• **FRAGMENTO DEL DOCUMENTO**
☆ ☆ ☆
Tierra del Efrit
Serán ceniza, mas tendrá sentido; Polvo serán, mas polvo enamorado. Francisco de Quevedo
Allá por 1995, Clint Eastwood y Meryl Streep, interpretarían la película "Los puentes de Madison County", basada en la novela bestseller de Robert James Waller. La película, dirigida por Clint Eastwood y con guión adaptado de Richard LaGravenese, también sería un éxito de taquilla.
Y Robert Kincaid y Francesca, los infaustos enamorados, se volverían referentes obligados de una de las más románticas historias de amor en el cine del siglo pasado, según quienes quieren creer en el amor eterno, puro, y con aureola de renuncia o sacrificio y logran distinguirlo de la pasión que puede surgir entre dos seres igualmente afines.
A mí la película no me pareció tan concluyente. Sí me gustó, en el contexto de dos adultos que asumen su sexualidad con libertad y sin fingimientos. Que aunque pudieran surgir, no implica compromisos posteriores, o que la relación trascienda más allá del momento y la memoria.
☆ ☆ ☆
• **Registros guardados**
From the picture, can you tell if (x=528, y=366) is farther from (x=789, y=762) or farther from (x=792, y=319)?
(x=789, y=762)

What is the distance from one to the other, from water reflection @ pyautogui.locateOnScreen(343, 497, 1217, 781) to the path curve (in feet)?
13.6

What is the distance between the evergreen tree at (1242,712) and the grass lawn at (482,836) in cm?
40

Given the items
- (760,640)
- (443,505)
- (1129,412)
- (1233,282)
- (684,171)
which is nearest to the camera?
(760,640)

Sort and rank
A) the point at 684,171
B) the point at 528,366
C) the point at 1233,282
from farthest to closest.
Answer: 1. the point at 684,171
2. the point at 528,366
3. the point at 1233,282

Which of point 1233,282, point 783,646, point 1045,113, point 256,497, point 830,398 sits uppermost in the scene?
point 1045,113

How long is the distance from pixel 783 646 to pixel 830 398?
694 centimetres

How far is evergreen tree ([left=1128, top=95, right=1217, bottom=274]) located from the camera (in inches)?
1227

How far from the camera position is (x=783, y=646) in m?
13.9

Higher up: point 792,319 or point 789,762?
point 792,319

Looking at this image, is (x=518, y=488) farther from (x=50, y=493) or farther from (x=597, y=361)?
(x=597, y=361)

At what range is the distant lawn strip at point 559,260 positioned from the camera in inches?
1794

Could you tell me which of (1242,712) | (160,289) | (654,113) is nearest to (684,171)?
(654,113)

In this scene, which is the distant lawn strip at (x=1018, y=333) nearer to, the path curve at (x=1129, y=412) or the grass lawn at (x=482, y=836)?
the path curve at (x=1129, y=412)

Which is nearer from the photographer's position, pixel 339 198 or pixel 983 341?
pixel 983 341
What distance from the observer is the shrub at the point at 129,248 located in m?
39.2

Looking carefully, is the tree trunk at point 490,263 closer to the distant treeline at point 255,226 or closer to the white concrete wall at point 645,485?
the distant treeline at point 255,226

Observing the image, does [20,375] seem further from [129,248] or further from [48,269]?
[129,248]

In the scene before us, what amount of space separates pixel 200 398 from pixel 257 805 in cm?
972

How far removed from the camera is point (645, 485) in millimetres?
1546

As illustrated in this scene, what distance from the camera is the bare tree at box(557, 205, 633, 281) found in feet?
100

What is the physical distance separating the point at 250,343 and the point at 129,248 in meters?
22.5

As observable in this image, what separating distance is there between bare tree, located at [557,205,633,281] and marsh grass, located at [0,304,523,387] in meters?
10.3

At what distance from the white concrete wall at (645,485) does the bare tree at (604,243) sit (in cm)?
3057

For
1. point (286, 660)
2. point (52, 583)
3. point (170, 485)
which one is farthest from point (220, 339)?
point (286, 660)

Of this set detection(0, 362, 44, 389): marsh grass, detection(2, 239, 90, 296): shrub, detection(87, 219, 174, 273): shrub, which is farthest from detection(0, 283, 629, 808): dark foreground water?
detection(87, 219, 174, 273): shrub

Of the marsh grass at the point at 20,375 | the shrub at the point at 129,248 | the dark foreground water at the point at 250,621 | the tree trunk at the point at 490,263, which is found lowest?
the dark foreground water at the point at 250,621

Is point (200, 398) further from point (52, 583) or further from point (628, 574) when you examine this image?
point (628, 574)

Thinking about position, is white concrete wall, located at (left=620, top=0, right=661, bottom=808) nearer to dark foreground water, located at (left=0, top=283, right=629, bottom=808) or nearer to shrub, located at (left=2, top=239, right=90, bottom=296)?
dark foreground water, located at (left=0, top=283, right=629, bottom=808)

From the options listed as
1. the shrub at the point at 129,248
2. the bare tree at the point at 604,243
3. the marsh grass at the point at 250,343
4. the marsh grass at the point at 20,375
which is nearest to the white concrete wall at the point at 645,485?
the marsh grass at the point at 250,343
☆ ☆ ☆
• **LISTA DE TAREAS**
- 1) Copia del texto sobre la película el tramo que va de "A mí la película" a "y la memoria.", ambos incluidos.
- 2) Repite sin cambios las líneas de los registros desde la que contiene "In the scene before" hasta el final de los registros, ambos extremos incluidos.

• **SOLUCIONES**
- 1)
A mí la película no me pareció tan concluyente. Sí me gustó, en el contexto de dos adultos que asumen su sexualidad con libertad y sin fingimientos. Que aunque pudieran surgir, no implica compromisos posteriores, o que la relación trascienda más allá del momento y la memoria.

- 2)
In the scene before us, what amount of space separates pixel 200 398 from pixel 257 805 in cm?
972

How far removed from the camera is point (645, 485) in millimetres?
1546

As illustrated in this scene, what distance from the camera is the bare tree at box(557, 205, 633, 281) found in feet?
100

What is the physical distance separating the point at 250,343 and the point at 129,248 in meters?
22.5

As observable in this image, what separating distance is there between bare tree, located at [557,205,633,281] and marsh grass, located at [0,304,523,387] in meters?
10.3

At what distance from the white concrete wall at (645,485) does the bare tree at (604,243) sit (in cm)?
3057

For
1. point (286, 660)
2. point (52, 583)
3. point (170, 485)
which one is farthest from point (220, 339)?
point (286, 660)

Of this set detection(0, 362, 44, 389): marsh grass, detection(2, 239, 90, 296): shrub, detection(87, 219, 174, 273): shrub, which is farthest from detection(0, 283, 629, 808): dark foreground water?
detection(87, 219, 174, 273): shrub

Of the marsh grass at the point at 20,375 | the shrub at the point at 129,248 | the dark foreground water at the point at 250,621 | the tree trunk at the point at 490,263, which is found lowest?
the dark foreground water at the point at 250,621

Is point (200, 398) further from point (52, 583) or further from point (628, 574) when you examine this image?
point (628, 574)

Thinking about position, is white concrete wall, located at (left=620, top=0, right=661, bottom=808) nearer to dark foreground water, located at (left=0, top=283, right=629, bottom=808) or nearer to shrub, located at (left=2, top=239, right=90, bottom=296)?
dark foreground water, located at (left=0, top=283, right=629, bottom=808)

From the options listed as
1. the shrub at the point at 129,248
2. the bare tree at the point at 604,243
3. the marsh grass at the point at 250,343
4. the marsh grass at the point at 20,375
which is nearest to the white concrete wall at the point at 645,485?
the marsh grass at the point at 250,343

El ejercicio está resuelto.